Textauszug —
Sehr geehrter Herr Präsident! Die Mordtat von Hanau erschüttert und wühlt auf. Was auch erschüttert, ist die reflexhafte Hetze, mit der hier Opfer zur parteipolitischen Münze geschlagen werden.
Sie spannen ermordete Menschen vor den Karren Ihrer Parteipolemik. Der Generalbundesanwalt weiß mitnichten, wie sich die Motivation des Täters entwickelt hat. Aber doch unzurechnungsfähig? Das bejaht er, nicht Ihre Diffamierung. Das ist der wahre Sachstand.
Was war seine Gedankenwelt? Hier, in diesem Manifest, steht:
telepathische Kontrolle; ritueller Missbrauch von Kindern in unterirdischen Basen; er habe mit Gedanken den 9/11-Terror bewirkt. – Er war verrückt, und der AfD soll es in die Schuhe geschoben werden, um das nächste Fehlurteil des Verfassungsschutzes für den Wähler plausibler zu machen. Nein, nicht aus Worten, aus Wahnvorstellungen wurden da Taten.
Der Täter beschreibt Vernichtungsfantasien, die die ganze Menschheit betreffen. Drei Zitate: Alle eliminieren, auch wenn wir von mehreren Milliarden sprechen; wenn ein Knopf zur Verfügung steht, würde ich diesen sofort drücken; zudem müssten wir eine Zeitschleife fliegen und den Planeten zerstören. – Offensichtlich keine politische Agenda? Die psychotische Verfasstheit lässt sich nicht vom konkreten Tatverhalten abtragen, um darunter ein wahnfreies, rein politisches Motiv zu entdecken.

Datenauszüge —
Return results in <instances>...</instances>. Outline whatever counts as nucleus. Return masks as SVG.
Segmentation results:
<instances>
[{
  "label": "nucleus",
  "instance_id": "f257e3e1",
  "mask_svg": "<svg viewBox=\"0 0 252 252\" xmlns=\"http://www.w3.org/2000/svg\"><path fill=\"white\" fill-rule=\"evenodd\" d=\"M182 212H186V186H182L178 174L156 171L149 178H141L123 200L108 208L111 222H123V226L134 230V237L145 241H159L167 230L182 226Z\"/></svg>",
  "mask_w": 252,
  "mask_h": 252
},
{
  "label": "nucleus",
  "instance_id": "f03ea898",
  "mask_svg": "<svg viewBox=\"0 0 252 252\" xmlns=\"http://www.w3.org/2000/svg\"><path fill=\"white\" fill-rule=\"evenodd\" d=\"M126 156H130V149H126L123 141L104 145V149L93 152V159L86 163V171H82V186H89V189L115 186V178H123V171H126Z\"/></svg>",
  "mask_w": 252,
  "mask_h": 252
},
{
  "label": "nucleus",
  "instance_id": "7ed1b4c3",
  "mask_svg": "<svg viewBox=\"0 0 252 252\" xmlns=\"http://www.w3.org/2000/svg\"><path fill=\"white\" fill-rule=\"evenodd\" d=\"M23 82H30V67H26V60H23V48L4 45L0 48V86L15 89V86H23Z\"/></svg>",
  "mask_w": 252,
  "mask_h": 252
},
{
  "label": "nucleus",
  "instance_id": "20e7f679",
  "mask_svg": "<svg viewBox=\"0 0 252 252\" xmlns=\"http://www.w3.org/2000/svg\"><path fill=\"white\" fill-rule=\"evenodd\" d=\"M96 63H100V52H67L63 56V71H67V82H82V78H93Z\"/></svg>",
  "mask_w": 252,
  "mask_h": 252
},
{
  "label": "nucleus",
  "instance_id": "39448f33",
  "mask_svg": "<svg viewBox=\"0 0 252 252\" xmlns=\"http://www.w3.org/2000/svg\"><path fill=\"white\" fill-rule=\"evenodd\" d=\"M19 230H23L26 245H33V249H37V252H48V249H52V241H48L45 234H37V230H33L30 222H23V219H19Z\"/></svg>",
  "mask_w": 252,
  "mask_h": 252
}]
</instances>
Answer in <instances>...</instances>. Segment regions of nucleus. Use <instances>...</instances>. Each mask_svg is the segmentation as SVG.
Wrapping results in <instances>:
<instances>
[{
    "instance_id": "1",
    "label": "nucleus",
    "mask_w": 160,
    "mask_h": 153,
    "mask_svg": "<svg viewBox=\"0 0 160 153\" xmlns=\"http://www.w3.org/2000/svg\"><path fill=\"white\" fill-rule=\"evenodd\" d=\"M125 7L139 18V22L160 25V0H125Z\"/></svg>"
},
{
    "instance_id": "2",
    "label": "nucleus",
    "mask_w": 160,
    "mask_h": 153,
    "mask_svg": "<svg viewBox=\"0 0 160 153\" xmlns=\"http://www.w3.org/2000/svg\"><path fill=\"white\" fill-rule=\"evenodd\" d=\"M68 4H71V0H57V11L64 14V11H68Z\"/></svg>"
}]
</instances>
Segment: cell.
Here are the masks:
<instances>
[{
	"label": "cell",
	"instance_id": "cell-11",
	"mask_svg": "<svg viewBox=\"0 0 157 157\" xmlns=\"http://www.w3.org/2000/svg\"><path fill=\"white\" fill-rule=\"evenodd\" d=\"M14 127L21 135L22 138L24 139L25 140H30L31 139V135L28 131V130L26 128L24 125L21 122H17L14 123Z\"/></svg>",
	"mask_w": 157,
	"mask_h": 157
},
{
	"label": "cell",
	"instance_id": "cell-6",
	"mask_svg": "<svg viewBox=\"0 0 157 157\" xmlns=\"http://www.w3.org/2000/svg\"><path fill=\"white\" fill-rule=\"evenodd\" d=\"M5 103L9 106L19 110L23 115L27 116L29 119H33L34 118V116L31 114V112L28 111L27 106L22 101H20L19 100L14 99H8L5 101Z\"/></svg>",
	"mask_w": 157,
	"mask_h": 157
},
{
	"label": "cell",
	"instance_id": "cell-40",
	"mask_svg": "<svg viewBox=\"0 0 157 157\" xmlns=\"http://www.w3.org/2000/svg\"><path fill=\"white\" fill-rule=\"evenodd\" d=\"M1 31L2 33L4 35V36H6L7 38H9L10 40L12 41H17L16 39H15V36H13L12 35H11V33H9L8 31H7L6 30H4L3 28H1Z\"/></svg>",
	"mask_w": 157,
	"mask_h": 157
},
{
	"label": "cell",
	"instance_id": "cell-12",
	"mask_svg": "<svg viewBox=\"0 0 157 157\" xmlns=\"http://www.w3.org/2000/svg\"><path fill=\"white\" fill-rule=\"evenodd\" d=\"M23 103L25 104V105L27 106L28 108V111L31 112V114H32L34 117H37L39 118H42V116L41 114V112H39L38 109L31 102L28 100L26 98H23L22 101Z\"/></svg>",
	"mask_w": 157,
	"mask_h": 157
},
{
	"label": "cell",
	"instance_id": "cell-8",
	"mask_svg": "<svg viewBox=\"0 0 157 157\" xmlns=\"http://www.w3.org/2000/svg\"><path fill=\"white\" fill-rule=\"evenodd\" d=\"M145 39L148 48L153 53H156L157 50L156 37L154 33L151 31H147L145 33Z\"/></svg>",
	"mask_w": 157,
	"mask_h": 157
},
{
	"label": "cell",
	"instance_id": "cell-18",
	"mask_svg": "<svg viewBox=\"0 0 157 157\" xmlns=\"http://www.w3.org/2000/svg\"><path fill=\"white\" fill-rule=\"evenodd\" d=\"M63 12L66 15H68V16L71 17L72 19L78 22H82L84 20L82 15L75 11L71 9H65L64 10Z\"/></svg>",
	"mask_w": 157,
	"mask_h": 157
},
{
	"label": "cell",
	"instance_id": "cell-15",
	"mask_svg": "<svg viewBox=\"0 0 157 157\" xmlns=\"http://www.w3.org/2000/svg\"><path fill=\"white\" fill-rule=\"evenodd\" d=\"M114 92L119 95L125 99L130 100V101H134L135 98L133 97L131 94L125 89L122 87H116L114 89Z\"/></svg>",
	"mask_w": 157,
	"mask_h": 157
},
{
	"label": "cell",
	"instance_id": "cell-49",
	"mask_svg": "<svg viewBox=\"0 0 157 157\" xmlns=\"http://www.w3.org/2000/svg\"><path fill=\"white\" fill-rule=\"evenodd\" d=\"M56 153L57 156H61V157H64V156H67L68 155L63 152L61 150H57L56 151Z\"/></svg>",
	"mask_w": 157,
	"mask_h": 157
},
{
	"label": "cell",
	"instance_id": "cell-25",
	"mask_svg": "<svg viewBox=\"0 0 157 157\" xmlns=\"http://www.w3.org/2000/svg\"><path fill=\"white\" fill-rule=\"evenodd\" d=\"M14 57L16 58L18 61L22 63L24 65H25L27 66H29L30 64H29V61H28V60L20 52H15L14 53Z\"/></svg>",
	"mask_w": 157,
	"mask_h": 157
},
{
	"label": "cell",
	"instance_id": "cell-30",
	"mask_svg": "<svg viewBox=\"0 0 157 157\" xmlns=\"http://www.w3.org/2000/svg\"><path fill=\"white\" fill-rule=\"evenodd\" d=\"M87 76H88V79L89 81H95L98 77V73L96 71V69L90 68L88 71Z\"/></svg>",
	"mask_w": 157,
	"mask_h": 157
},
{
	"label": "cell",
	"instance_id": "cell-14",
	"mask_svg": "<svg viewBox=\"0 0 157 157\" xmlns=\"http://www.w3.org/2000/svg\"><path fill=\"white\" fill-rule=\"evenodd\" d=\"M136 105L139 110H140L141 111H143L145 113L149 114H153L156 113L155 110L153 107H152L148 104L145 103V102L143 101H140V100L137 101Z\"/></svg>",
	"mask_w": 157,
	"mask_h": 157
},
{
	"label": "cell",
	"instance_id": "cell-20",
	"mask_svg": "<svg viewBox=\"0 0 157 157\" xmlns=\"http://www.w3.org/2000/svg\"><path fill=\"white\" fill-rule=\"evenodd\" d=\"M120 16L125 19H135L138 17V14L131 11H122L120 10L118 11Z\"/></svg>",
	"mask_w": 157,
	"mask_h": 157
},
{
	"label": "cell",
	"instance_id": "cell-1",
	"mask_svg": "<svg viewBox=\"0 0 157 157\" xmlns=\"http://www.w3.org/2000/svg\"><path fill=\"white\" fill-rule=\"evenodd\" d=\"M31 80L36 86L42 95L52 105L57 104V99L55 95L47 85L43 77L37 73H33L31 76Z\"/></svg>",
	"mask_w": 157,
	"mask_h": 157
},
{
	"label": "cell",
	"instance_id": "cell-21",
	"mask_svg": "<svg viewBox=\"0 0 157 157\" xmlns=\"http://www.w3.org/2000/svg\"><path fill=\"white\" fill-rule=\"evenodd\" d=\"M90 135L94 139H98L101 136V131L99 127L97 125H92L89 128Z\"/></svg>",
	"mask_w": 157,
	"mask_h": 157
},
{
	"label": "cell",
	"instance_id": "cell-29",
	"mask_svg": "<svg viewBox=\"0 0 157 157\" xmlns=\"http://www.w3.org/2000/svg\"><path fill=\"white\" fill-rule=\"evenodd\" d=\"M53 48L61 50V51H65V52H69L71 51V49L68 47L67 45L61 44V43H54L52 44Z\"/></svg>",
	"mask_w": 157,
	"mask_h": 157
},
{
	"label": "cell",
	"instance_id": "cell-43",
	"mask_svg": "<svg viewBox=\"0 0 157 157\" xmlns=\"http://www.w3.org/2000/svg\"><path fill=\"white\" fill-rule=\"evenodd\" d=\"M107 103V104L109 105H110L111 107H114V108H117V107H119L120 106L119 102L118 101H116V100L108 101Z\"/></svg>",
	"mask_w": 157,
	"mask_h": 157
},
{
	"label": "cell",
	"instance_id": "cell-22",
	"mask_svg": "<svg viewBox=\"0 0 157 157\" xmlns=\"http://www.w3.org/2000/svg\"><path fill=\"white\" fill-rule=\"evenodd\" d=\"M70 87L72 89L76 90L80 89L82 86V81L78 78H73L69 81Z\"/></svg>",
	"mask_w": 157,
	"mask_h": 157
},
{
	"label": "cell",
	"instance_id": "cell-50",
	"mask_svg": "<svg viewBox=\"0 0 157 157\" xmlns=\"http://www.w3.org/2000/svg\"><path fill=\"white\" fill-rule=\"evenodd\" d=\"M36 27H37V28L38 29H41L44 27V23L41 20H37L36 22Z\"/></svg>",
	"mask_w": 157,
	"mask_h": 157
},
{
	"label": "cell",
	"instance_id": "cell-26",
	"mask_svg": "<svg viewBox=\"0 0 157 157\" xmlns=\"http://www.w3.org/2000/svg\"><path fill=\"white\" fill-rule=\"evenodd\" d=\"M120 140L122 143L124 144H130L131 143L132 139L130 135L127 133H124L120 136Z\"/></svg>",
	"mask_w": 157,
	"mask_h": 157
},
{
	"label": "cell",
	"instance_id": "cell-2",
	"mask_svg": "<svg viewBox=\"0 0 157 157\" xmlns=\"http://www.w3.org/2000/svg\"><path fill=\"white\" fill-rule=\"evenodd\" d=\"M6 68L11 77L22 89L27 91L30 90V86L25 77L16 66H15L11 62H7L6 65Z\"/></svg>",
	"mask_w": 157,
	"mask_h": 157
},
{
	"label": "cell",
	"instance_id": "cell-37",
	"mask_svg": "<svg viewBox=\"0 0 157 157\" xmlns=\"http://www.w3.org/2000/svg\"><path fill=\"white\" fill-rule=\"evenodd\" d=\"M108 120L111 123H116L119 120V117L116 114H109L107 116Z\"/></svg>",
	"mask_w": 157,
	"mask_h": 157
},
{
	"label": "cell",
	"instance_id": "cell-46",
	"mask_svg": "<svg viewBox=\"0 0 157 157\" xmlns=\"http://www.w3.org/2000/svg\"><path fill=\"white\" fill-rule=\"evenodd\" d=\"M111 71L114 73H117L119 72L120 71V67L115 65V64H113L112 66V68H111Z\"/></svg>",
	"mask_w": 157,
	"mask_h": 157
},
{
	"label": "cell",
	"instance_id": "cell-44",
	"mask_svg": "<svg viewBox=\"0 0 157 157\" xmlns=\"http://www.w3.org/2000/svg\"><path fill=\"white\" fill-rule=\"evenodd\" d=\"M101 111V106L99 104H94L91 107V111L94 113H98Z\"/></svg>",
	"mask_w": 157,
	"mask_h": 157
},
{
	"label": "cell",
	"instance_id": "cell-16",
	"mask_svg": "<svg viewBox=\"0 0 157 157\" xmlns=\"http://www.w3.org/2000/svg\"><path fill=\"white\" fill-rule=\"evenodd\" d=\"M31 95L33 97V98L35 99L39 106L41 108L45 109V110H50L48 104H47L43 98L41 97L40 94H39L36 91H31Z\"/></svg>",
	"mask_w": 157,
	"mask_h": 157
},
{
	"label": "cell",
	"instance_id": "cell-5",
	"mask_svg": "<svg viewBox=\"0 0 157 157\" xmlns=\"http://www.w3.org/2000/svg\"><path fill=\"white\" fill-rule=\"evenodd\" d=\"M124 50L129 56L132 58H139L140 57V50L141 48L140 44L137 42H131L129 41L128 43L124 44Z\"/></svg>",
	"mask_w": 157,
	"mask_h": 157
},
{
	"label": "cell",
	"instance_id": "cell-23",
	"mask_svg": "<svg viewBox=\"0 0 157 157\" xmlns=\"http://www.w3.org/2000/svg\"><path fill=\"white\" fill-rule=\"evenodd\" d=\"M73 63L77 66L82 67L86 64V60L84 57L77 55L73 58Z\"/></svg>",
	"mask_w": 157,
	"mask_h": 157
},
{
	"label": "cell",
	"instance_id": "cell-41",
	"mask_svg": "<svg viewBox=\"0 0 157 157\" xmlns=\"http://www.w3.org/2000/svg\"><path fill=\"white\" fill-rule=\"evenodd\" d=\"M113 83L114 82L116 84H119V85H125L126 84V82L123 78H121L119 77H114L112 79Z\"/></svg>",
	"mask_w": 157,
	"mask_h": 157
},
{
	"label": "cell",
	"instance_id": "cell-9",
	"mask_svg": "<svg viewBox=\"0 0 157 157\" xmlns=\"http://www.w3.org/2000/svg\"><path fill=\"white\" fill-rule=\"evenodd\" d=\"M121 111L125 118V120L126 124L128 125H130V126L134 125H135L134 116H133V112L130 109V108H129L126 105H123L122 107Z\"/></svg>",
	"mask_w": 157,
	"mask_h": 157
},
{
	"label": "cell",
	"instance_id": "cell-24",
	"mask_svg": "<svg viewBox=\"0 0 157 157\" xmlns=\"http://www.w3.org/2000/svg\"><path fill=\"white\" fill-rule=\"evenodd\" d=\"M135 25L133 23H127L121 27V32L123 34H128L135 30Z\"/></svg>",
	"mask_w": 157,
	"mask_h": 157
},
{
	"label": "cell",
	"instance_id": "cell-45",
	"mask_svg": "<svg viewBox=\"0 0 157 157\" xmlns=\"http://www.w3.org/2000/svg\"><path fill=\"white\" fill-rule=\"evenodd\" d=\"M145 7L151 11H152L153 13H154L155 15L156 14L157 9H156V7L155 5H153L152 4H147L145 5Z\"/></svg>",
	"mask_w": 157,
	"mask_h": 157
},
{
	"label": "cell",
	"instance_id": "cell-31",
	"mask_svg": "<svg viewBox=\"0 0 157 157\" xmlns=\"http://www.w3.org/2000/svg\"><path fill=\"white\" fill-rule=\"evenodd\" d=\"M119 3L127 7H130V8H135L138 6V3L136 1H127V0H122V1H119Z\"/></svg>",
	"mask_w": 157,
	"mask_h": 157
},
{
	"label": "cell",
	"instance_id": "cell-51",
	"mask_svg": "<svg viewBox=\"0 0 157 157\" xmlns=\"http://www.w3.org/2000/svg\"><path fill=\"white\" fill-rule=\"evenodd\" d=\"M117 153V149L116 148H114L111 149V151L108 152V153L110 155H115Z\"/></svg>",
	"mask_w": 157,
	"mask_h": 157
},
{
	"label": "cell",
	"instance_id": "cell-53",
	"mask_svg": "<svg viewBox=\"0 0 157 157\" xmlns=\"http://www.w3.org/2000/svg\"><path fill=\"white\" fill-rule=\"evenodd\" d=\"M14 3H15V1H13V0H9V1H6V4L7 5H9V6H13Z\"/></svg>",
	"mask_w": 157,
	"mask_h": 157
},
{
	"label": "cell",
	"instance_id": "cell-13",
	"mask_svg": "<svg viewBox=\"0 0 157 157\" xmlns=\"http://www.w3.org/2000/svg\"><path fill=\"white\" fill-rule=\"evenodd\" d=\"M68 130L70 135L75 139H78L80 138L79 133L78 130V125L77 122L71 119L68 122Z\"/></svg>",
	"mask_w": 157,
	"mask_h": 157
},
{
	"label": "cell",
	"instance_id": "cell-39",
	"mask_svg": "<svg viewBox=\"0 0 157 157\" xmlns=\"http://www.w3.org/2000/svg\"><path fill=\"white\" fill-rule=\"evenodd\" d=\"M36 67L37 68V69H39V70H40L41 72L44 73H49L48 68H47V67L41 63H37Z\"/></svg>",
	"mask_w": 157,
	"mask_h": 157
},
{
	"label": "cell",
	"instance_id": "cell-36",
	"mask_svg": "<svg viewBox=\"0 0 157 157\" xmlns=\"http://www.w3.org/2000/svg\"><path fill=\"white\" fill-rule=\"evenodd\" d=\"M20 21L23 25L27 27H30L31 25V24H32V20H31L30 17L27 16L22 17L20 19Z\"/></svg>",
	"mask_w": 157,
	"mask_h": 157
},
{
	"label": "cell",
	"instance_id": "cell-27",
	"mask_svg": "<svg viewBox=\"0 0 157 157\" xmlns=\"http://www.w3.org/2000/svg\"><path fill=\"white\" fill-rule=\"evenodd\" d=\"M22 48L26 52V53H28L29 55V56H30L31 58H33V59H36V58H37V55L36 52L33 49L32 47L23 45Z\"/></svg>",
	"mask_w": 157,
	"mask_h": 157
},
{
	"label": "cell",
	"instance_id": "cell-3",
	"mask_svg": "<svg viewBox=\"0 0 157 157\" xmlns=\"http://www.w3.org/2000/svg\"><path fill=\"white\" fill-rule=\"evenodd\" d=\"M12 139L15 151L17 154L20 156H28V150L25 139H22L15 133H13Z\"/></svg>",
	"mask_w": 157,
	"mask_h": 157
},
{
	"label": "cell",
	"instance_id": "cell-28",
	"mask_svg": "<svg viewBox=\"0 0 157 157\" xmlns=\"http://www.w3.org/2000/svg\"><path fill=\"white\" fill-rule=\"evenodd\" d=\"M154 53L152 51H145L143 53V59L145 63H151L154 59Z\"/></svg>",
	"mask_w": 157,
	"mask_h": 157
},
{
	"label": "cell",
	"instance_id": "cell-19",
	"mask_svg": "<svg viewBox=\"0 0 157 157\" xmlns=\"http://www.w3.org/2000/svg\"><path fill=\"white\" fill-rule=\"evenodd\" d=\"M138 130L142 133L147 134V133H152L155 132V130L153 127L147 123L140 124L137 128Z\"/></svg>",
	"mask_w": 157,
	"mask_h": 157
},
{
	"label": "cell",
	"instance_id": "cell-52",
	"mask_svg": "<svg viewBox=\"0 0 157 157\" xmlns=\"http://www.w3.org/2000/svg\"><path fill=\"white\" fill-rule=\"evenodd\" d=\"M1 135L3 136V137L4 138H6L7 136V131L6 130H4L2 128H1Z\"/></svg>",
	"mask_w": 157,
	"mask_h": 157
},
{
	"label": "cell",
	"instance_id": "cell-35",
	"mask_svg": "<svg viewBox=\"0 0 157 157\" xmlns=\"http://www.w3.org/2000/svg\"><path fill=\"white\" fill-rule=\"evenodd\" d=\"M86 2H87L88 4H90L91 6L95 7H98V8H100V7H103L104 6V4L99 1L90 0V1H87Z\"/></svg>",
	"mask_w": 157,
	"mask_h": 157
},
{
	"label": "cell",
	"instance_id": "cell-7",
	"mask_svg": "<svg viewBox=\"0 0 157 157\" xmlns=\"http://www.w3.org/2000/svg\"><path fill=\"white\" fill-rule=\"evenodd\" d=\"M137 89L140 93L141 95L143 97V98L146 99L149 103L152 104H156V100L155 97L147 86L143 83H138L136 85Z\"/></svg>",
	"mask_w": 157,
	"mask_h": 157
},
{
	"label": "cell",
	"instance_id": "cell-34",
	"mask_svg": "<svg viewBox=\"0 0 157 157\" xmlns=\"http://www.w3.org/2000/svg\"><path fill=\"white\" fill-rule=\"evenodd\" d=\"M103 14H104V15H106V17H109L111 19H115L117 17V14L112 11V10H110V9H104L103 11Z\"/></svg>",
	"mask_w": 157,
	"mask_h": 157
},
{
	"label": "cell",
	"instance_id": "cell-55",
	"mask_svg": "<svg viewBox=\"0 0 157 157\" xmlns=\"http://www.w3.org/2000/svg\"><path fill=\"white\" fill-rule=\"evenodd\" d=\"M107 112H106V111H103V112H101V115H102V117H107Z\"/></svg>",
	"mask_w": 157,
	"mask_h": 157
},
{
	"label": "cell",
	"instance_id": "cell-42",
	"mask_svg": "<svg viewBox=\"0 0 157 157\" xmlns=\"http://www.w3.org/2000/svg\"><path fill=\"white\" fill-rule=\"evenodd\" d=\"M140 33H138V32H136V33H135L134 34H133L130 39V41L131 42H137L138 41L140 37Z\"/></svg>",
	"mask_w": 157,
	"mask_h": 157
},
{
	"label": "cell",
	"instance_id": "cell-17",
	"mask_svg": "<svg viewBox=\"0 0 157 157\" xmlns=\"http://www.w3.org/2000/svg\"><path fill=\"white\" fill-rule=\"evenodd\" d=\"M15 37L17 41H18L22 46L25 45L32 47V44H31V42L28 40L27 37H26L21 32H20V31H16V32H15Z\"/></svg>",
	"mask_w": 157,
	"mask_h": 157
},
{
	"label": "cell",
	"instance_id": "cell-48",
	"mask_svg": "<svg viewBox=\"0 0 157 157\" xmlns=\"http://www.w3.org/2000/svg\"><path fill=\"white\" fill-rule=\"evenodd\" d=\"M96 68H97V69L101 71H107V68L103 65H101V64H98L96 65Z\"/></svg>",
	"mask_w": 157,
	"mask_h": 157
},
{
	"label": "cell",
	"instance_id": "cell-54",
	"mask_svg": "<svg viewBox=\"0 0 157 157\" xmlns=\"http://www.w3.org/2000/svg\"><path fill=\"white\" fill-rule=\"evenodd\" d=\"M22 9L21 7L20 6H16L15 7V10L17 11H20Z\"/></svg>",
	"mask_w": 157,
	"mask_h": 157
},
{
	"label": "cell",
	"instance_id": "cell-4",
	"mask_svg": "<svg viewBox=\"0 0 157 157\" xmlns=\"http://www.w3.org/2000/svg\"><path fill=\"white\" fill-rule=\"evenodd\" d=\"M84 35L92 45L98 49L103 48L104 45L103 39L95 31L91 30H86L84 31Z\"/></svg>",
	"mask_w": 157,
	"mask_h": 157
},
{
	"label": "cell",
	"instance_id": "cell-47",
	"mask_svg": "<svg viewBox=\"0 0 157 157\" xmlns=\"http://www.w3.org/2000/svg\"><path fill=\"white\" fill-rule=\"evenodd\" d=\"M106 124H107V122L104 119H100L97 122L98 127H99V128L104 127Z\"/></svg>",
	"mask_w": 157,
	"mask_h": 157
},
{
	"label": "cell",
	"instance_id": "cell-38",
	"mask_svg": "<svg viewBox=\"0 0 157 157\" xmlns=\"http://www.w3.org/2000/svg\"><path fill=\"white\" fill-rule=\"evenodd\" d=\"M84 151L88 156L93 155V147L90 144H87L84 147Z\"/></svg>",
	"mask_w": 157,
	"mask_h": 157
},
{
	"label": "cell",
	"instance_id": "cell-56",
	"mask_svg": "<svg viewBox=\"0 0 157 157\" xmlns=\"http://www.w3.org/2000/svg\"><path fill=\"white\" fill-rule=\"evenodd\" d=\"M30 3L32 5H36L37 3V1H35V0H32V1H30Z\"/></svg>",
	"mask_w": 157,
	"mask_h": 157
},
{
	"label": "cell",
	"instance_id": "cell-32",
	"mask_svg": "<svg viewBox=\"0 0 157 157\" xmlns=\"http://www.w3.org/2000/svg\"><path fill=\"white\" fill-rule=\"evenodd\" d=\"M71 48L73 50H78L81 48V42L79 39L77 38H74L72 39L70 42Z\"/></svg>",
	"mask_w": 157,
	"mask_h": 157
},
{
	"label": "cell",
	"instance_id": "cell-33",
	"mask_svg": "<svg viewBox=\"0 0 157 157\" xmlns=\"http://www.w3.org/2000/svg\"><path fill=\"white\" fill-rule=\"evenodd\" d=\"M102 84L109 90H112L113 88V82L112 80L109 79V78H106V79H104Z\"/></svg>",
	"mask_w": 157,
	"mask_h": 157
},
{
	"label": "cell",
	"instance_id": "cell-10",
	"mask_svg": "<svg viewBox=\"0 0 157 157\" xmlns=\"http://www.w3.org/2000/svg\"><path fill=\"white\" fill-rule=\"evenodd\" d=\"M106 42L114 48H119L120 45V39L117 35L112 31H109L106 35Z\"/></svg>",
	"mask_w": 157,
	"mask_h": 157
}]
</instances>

Arbeitsaufträge —
1: Geben Sie einen Abschnitt der Rede wortwörtlich wieder: Beginnen Sie bei den Worten „Der Täter beschreibt“ und hören Sie nach „Motiv zu entdecken.“ auf.
2: Beantworten Sie anhand der Rede:
(a) Wen spricht der Redner zu Beginn an?
(b) Welchen Terror will der Täter laut Manifest mit Gedanken bewirkt haben?
(c) Wie viele Zitate zu den Vernichtungsfantasien des Täters führt der Redner an?
Die Zeilen oben stehen in keinem Zusammenhang mit der Rede.

Ihre Antworten —
1:
Der Täter beschreibt Vernichtungsfantasien, die die ganze Menschheit betreffen. Drei Zitate: Alle eliminieren, auch wenn wir von mehreren Milliarden sprechen; wenn ein Knopf zur Verfügung steht, würde ich diesen sofort drücken; zudem müssten wir eine Zeitschleife fliegen und den Planeten zerstören. – Offensichtlich keine politische Agenda? Die psychotische Verfasstheit lässt sich nicht vom konkreten Tatverhalten abtragen, um darunter ein wahnfreies, rein politisches Motiv zu entdecken.

2:
(a) Den Herrn Präsidenten („Sehr geehrter Herr Präsident!“)
(b) Den 9/11-Terror
(c) Drei